Mr. Ancsa vanishes - to prison, his wife eventually discovers. With his departure, Niki's abundant health begins to fade, her decline a commentary on the slow death of her masters' ideals, their hope, and perhaps more than a commentary: dogs take so much of their feeling from us; perhaps the death of hope is what kills Niki.
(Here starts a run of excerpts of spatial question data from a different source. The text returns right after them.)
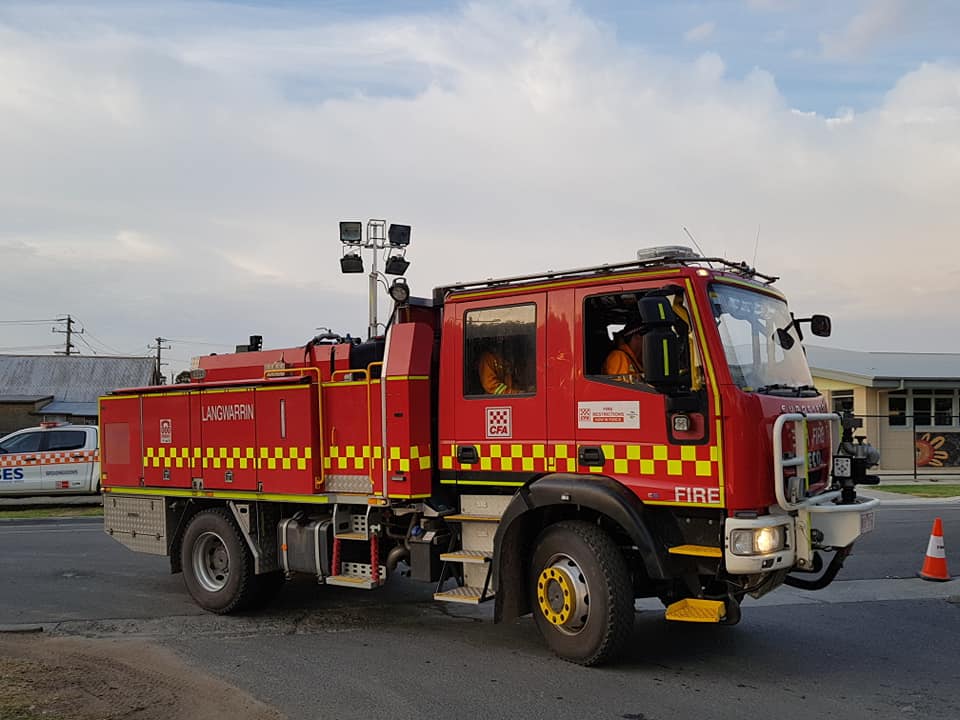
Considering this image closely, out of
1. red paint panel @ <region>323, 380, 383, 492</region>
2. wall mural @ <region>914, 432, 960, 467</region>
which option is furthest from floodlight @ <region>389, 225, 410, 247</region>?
wall mural @ <region>914, 432, 960, 467</region>

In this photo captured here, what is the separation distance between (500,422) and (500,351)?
57 centimetres

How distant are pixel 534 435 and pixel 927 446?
25026 millimetres

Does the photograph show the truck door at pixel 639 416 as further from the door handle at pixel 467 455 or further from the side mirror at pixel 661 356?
the door handle at pixel 467 455

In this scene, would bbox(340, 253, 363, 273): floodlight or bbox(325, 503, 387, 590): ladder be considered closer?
bbox(325, 503, 387, 590): ladder

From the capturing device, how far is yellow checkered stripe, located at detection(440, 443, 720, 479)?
6141 millimetres

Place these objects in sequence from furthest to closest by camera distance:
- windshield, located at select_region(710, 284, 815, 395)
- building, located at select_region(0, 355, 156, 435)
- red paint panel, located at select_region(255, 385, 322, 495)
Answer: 1. building, located at select_region(0, 355, 156, 435)
2. red paint panel, located at select_region(255, 385, 322, 495)
3. windshield, located at select_region(710, 284, 815, 395)

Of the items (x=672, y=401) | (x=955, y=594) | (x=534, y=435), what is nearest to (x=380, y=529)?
(x=534, y=435)

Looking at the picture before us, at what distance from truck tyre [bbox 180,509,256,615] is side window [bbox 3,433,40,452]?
39.0 ft

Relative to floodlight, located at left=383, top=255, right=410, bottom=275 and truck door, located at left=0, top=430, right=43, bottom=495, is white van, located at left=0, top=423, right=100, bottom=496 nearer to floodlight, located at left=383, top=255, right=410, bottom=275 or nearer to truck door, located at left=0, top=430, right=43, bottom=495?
truck door, located at left=0, top=430, right=43, bottom=495

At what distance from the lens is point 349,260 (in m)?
16.3

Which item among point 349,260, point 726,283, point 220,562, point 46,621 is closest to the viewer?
point 726,283

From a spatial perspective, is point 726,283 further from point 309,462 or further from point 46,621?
point 46,621

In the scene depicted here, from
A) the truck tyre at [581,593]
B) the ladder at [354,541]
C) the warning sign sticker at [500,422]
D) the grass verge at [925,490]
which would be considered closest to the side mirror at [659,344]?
A: the truck tyre at [581,593]

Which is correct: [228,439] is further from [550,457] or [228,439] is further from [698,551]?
[698,551]
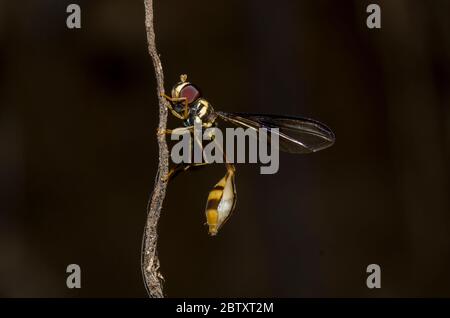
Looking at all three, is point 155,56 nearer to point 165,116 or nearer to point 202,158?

This is the 1961 Penguin edition (the only one I know of) - drawing by Barry Driscoll. For comparison, here is the cover of the current New York Review Books edition:

Wrong dog - Niki is supposed to be a pure white fox terrier with brown ears - but it gets the spirit rather better than Driscoll, whose drawing is in a tacky English tradition of comically pathetic dogs. Same translation as the Penguin, by Edward Hyams (a very interesting character - novelist, journalist, historian of wine, gardening, political assassination and terrorism, anti-nuclear campaigner, pioneering ecologist. He wrote several books on soil, in particular the failure of fertility: A Prophecy of Famine was co-written with H. J. Massingham, who I'll talk about some time).
My Penguin copy set me back 99p plus p&p on eBay, which turns out to be a bargain: six or seven quid is usual, and there are sharks out there trying to pretend it's a rarity and charging £15 and up. The NYRB, with an introduction by the excellent George Szirtes, may be better value.
Post dedicated to Tim Dee, who introduced me to Niki, and who had a birthday last week. Many happy etc.